15 images, batch size (BS) = 3, gradient accumulation (GA) = 15

I think this is the easiest way for beginners to achieve success, and since it only requires 15 images, each training session is very short, so you can get results quickly and then adjust and experiment further.

This is the method I used to train my first successful TI. On a 3080 GPU, each training run takes only around 5 minutes.

When using this method, I recommend setting the number of training steps to 200.

One thing to note is that I've never achieved consistent good results with this formula on Kohya as I did with A1111. I suspect that the setting GA=15 might trigger some special processing mechanism in A1111. Of course, this is just a suspicion(I haven't carefully reviewed the training code for A1111.) and doesn't affect anyone's use of this formula on A1111.

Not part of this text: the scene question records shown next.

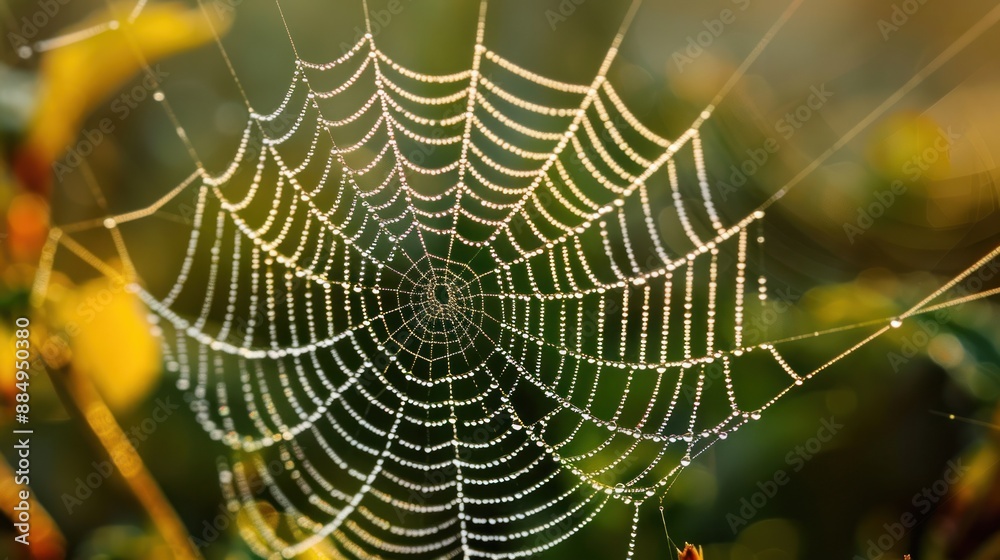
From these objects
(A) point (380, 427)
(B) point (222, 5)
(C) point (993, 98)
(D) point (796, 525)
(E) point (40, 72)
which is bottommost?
(D) point (796, 525)

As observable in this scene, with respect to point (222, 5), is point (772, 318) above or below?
below

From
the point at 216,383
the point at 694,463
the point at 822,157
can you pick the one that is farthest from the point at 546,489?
the point at 822,157

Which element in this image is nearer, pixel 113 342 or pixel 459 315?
pixel 113 342

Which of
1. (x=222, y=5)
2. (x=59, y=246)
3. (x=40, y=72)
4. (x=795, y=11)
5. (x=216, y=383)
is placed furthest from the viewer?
(x=795, y=11)

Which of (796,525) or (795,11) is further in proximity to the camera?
(795,11)

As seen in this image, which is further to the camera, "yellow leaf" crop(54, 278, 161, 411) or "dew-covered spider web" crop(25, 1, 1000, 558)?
"dew-covered spider web" crop(25, 1, 1000, 558)

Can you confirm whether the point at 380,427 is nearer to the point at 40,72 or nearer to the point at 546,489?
the point at 546,489

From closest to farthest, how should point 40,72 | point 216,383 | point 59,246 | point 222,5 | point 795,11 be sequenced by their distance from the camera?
point 40,72
point 59,246
point 216,383
point 222,5
point 795,11

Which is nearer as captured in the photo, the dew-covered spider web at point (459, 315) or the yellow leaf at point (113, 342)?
the yellow leaf at point (113, 342)
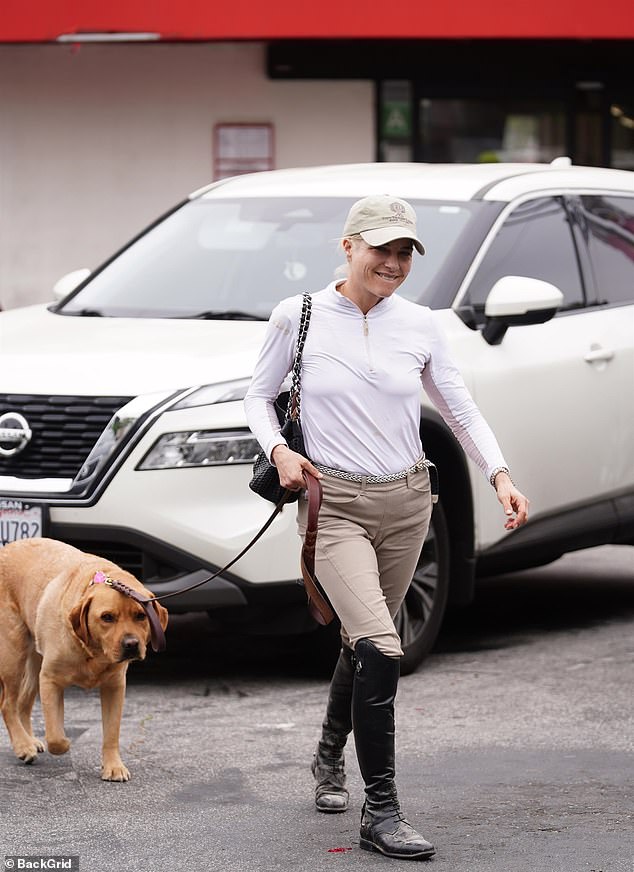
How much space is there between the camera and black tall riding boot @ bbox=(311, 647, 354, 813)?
205 inches

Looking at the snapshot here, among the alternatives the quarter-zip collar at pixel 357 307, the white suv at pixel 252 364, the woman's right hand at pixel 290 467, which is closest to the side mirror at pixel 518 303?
the white suv at pixel 252 364

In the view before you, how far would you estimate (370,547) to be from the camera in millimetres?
4973

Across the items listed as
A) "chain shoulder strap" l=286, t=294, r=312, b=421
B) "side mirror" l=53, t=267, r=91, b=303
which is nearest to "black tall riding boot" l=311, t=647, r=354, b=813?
"chain shoulder strap" l=286, t=294, r=312, b=421

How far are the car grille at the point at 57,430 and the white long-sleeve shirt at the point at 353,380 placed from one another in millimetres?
1491

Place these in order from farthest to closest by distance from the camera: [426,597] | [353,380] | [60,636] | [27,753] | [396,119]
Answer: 1. [396,119]
2. [426,597]
3. [27,753]
4. [60,636]
5. [353,380]

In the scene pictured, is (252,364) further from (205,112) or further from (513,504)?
(205,112)

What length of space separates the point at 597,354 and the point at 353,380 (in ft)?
10.1

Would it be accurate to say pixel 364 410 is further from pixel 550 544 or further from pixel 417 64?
pixel 417 64

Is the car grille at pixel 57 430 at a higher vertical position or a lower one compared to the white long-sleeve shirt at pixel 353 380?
lower

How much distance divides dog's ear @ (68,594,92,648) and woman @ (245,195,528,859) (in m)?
0.72

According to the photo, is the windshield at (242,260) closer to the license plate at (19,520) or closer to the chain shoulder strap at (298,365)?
the license plate at (19,520)

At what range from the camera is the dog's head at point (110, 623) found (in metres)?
5.24

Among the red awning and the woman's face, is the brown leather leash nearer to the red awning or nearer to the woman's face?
the woman's face

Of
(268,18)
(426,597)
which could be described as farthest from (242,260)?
(268,18)
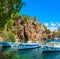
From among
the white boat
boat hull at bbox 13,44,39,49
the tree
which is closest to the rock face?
boat hull at bbox 13,44,39,49

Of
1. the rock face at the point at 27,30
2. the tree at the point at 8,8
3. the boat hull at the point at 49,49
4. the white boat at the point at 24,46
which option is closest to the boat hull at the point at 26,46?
the white boat at the point at 24,46

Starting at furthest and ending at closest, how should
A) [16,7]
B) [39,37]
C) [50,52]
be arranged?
1. [39,37]
2. [50,52]
3. [16,7]

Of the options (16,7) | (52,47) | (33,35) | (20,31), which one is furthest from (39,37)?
(16,7)

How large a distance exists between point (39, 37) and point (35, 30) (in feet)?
23.7

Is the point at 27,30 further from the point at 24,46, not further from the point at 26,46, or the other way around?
the point at 24,46

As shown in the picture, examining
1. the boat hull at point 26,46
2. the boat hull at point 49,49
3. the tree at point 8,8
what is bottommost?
the boat hull at point 49,49

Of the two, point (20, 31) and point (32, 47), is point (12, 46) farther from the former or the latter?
point (20, 31)

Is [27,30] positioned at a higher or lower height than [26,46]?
higher

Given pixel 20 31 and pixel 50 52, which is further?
pixel 20 31

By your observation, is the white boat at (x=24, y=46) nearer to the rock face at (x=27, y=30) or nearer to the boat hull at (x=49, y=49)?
the boat hull at (x=49, y=49)

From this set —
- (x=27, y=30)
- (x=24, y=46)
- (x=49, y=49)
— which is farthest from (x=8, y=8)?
(x=27, y=30)

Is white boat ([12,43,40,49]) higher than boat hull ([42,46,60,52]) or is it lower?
higher

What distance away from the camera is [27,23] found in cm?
10650

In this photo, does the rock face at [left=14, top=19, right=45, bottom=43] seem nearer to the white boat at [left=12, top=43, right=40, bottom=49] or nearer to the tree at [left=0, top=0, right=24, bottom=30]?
the white boat at [left=12, top=43, right=40, bottom=49]
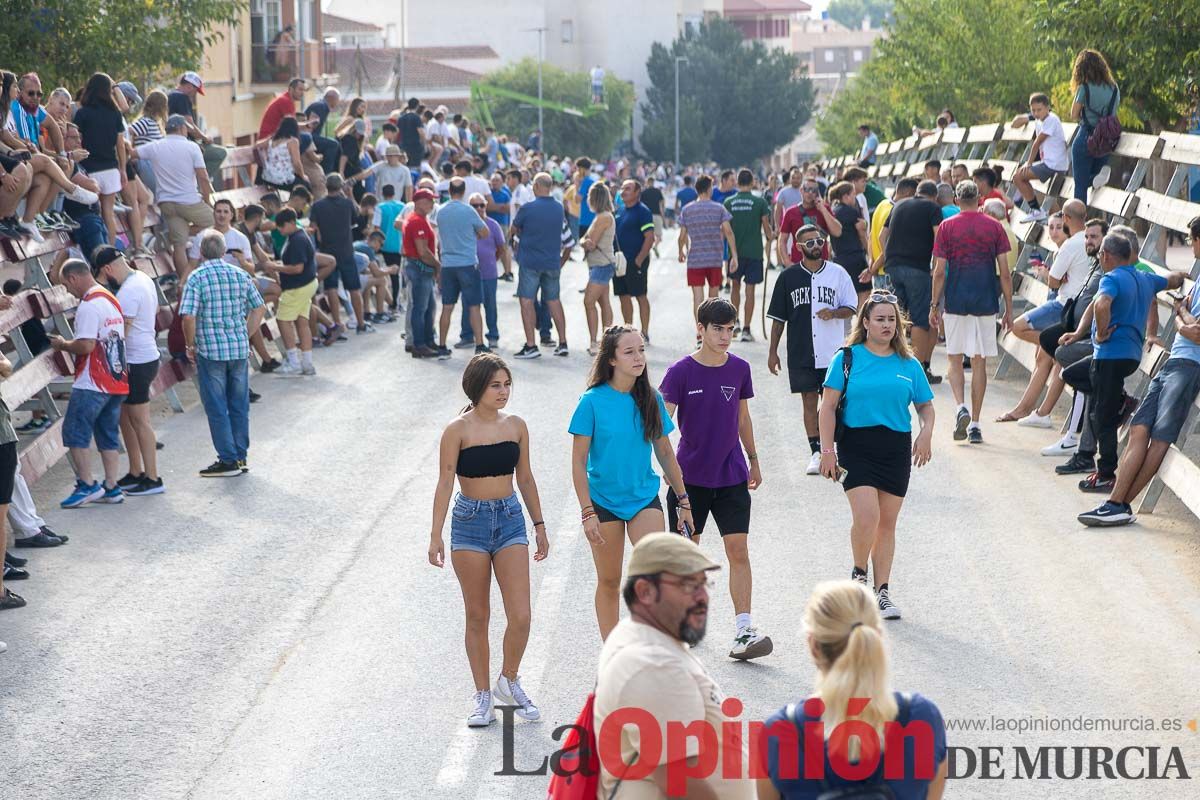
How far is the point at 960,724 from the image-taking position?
769 cm

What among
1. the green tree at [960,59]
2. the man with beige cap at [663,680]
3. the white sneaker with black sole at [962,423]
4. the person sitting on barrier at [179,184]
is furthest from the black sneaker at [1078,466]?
the green tree at [960,59]

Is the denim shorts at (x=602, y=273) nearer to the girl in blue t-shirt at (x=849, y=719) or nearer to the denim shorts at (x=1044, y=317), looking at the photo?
the denim shorts at (x=1044, y=317)

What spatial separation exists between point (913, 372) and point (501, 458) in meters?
2.79

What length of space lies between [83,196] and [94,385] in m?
A: 4.48

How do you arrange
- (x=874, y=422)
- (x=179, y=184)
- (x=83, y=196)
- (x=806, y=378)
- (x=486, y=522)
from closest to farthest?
1. (x=486, y=522)
2. (x=874, y=422)
3. (x=806, y=378)
4. (x=83, y=196)
5. (x=179, y=184)

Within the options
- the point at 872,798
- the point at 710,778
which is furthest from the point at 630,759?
the point at 872,798

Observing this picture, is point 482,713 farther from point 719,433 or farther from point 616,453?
point 719,433

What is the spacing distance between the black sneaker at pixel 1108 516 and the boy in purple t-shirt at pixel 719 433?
3762 mm

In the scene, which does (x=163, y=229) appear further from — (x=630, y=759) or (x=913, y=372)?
(x=630, y=759)

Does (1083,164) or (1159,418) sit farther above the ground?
(1083,164)

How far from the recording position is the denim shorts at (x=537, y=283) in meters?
19.3

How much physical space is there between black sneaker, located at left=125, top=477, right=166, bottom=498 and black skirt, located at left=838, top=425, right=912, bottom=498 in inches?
243

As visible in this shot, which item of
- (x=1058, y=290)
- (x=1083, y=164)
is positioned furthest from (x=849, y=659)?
(x=1083, y=164)

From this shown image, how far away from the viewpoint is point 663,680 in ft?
14.8
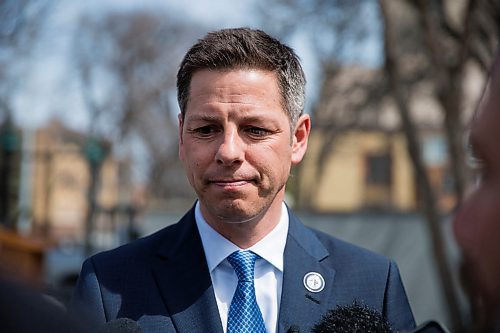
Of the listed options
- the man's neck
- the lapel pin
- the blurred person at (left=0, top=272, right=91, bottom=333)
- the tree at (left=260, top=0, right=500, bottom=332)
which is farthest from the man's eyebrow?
the tree at (left=260, top=0, right=500, bottom=332)

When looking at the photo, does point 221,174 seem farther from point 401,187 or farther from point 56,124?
point 401,187

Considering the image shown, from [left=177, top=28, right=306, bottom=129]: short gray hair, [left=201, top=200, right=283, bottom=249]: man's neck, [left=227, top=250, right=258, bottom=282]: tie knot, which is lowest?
[left=227, top=250, right=258, bottom=282]: tie knot

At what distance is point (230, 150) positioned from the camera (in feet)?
8.50

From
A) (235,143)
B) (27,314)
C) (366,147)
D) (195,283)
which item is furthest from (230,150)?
(366,147)

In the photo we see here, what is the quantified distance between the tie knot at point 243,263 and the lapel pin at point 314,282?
6.6 inches

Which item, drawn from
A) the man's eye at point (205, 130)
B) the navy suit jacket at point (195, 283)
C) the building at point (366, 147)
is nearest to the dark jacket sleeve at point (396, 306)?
the navy suit jacket at point (195, 283)

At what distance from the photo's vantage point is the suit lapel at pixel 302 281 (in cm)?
259

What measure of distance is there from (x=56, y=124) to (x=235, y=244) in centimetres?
2807

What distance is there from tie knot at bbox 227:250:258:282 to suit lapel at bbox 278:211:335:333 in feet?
0.34

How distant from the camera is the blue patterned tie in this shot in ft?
8.33

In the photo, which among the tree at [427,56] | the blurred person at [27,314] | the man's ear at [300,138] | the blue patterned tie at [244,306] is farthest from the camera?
the tree at [427,56]

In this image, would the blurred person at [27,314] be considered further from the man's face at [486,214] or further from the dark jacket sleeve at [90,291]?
the dark jacket sleeve at [90,291]

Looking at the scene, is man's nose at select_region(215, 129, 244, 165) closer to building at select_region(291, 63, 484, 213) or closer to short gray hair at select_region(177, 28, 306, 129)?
short gray hair at select_region(177, 28, 306, 129)

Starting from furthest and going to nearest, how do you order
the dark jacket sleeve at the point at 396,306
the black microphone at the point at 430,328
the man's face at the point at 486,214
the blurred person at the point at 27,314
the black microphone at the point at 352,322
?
the dark jacket sleeve at the point at 396,306 < the black microphone at the point at 352,322 < the black microphone at the point at 430,328 < the man's face at the point at 486,214 < the blurred person at the point at 27,314
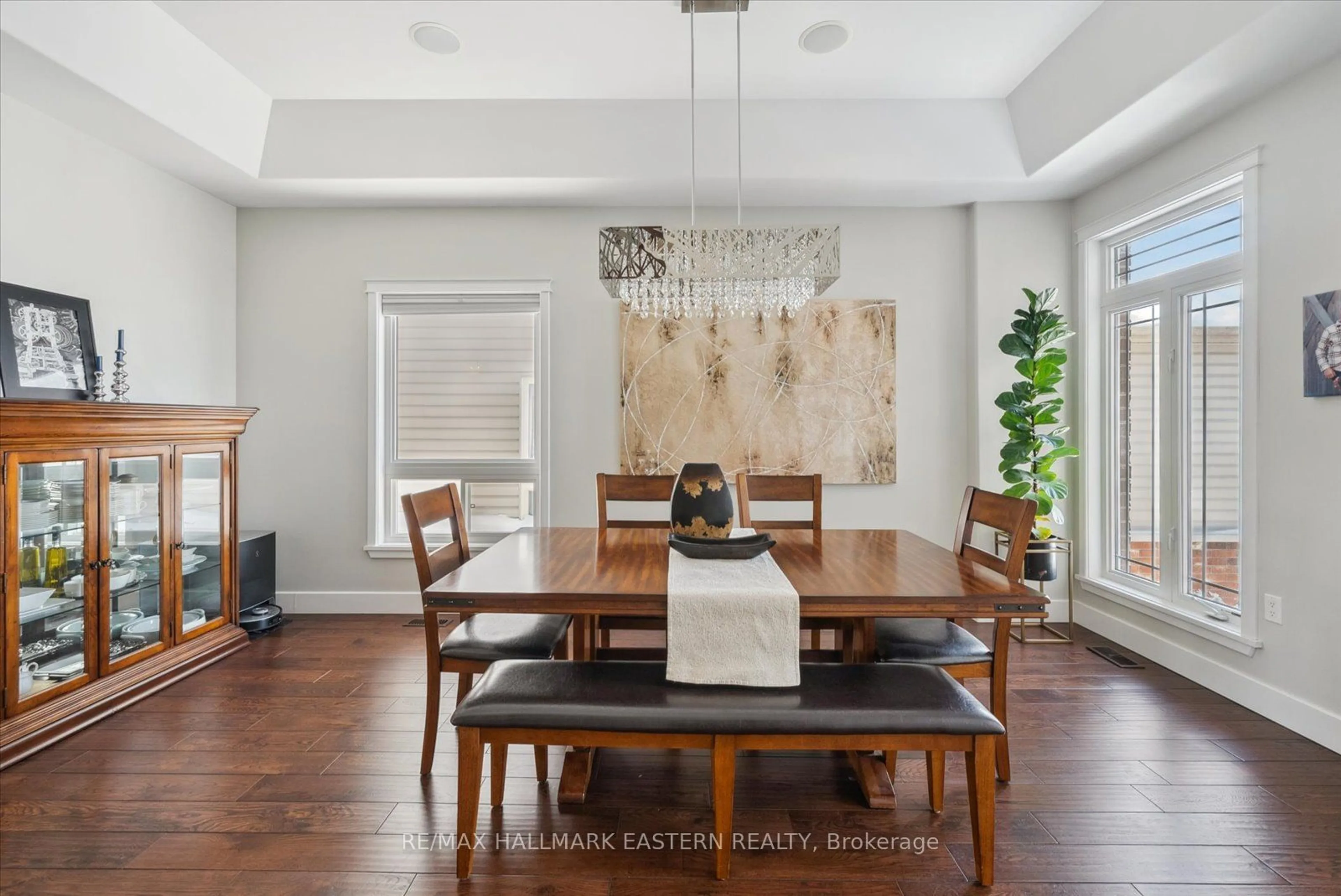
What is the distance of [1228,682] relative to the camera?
8.87ft

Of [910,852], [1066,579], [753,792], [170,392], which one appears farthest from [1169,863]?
[170,392]

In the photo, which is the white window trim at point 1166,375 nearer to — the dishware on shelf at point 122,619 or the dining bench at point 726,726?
the dining bench at point 726,726

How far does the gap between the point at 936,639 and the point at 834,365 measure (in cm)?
211

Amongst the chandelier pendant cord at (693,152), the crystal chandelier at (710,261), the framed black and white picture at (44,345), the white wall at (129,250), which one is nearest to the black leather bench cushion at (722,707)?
the crystal chandelier at (710,261)

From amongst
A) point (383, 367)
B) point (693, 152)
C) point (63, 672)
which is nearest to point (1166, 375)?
point (693, 152)

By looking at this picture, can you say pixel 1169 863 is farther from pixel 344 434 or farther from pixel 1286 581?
pixel 344 434

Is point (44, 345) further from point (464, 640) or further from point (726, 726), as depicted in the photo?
point (726, 726)

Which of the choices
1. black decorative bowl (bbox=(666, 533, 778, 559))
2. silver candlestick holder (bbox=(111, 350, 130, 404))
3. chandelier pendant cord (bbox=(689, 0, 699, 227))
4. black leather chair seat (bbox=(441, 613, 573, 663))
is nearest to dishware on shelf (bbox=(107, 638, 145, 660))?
silver candlestick holder (bbox=(111, 350, 130, 404))

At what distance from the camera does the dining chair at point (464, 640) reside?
202 cm

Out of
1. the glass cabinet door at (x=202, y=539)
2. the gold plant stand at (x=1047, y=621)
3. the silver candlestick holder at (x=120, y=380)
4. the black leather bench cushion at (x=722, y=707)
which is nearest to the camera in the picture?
the black leather bench cushion at (x=722, y=707)

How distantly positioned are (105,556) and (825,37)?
3.69 meters

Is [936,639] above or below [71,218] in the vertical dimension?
below

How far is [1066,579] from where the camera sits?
3760 millimetres

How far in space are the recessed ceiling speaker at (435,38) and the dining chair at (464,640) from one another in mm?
1993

If you have already achieved success with JernauGurgeh's method, then j1551's method is also worth trying:

30 images, batch size (BS) = 6, gradient accumulation (GA) = 5, Steps = 300

If you are also successful with j1551's method, and you still have the interest to continue exploring, then you should have many of your own ideas and insights that you can freely try out.

Okay, I'll stop here. I hope this has been helpful for beginners.

I want to emphasize again that these are just my own experiences and thoughts. I'm not a professional, and the content above may contain numerous errors and cognitive biases. Please understand. I also ask that experts not mock or ridicule me.

Judging from both the discussion volume on Reddit and the download counts on Civitai, once highly popular TIs are gradually being forgotten as the number of SD v1.5 users decreases. Many new SD users only know about LoRA and not TI anymore.

I enjoy TI just like other friends who are still using TI. I believe that once there is an efficient TI training tool, TI will still be the preferred choice for a large number of users in the era of SD3.